Inland NW Bronco Club
BYLAWS
Definition of Bylaws: These Bylaws constitute a code of rules adopted by the Inland Northwest Bronco Club for the regulation and management of its affairs.
Section 1: PURPOSE:
A. The general purpose of this club, and hereinafter called The Club or INWBC, shall be to:
1. Provide a social organization for all those interested in the restoration, modification, and promotion of any and all Ford Broncos.
2. Encourage interest in said vehicles with the general public and to bring together all those with similar interests.
3. Encourage family participation in such events.
4. Promote friendship and support organization functions held by The Club, as well as others who have such interest.
B. Our main goal is to raise funds for club events and charitable purposes.
1. Such funds shall be raised by, but not limited to; car shows, cruises, toy runs, etc. including working within the community to raise funds for the purpose of supporting various charities; and to engage in any or all such activities as are incidental or conducive to the attainment of the purposes of these charities and to exercise any and all powers authorized or permitted to be done by corporations under RCW 24.06 or any applicable laws that may be now or hereafter applicable or available to this corporation
Section 2: MEMBERSHIP:
A. Membership is open to all individuals 18 years of age and older that are interested in promoting the purposes of this club.
B. Membership Classification is to read as follows:
1. Single Membership - Members pay the full membership rate and are of legal age (18).
2. Family Membership – One additional household member (Spouse, Significant Other, or one child at least 16 years of age).
C. Membership shall be for one calendar year and shall begin on January 1st of each year.
D. Annual dues
1. Shall be $25 a year for Single Membership and $35 a year Family Membership.
2. Dues are owed at the time of application to the Club and by the first meeting of each year; and must be paid in full by the April meeting to be a voting member of the club for the remainder of that year.
3. All dues paid are non-refundable.
Section 3: CONDUCT:
A. During Club activities and other events, members shall:
1. Conduct themselves in a manner that promotes cooperation among members.
2. Respect each other’s opinions during meetings and allow each member the opportunity to present his/her views
3. Refrain from making personal attacks and leave personal disputes outside of The Club’s activities.
4. Conduct themselves in a manner which promotes a favorable public opinion of The Club and its activities/events.
5. Not make commitments on behalf of The Club without the vote of approval of the Board of Directors.
Section 4: MEMBERSHIP RESPONSIBILITY:
A. During Club activities and other events, members shall:
1. Promote The Club by helping with the promotion of responsible ownership of all Ford Broncos while attending car shows, cruises, trail runs or other events by handing out flyers, wearing club apparel, and talking to owners of cars to promote The Club and what it is trying to accomplish.

SUPPLIED RECORDS:
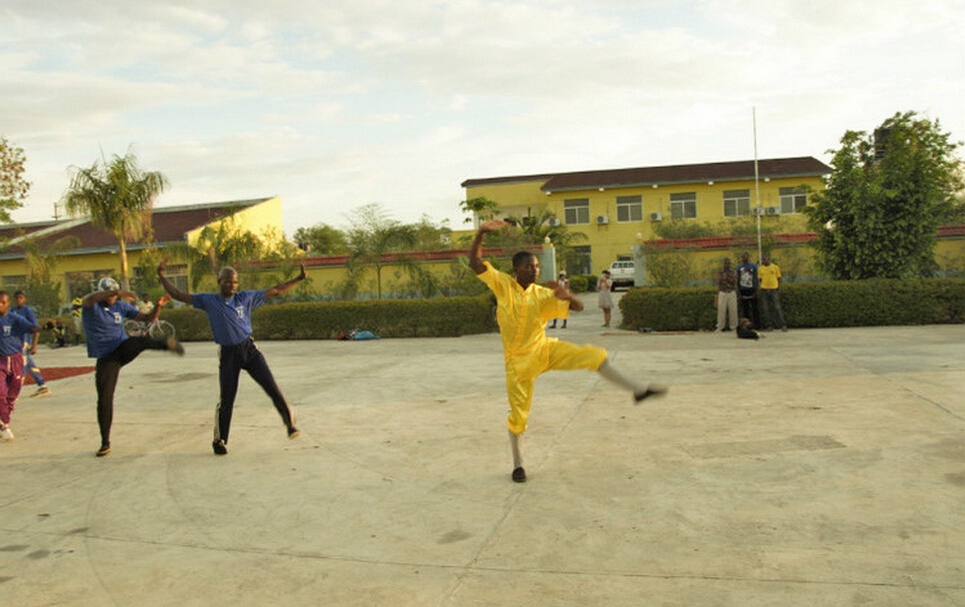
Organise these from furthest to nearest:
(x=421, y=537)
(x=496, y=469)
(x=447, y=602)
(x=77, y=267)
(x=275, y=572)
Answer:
---
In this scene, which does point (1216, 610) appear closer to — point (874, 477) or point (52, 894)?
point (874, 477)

TASK INSTRUCTIONS: In the club bylaws above, copy everything from "Inland NW Bronco" down to "in such events.", putting "local community" in place of "general public".

ANSWER BELOW:
Inland NW Bronco Club
BYLAWS
Definition of Bylaws: These Bylaws constitute a code of rules adopted by the Inland Northwest Bronco Club for the regulation and management of its affairs.
Section 1: PURPOSE:
A. The general purpose of this club, and hereinafter called The Club or INWBC, shall be to:
1. Provide a social organization for all those interested in the restoration, modification, and promotion of any and all Ford Broncos.
2. Encourage interest in said vehicles with the local community and to bring together all those with similar interests.
3. Encourage family participation in such events.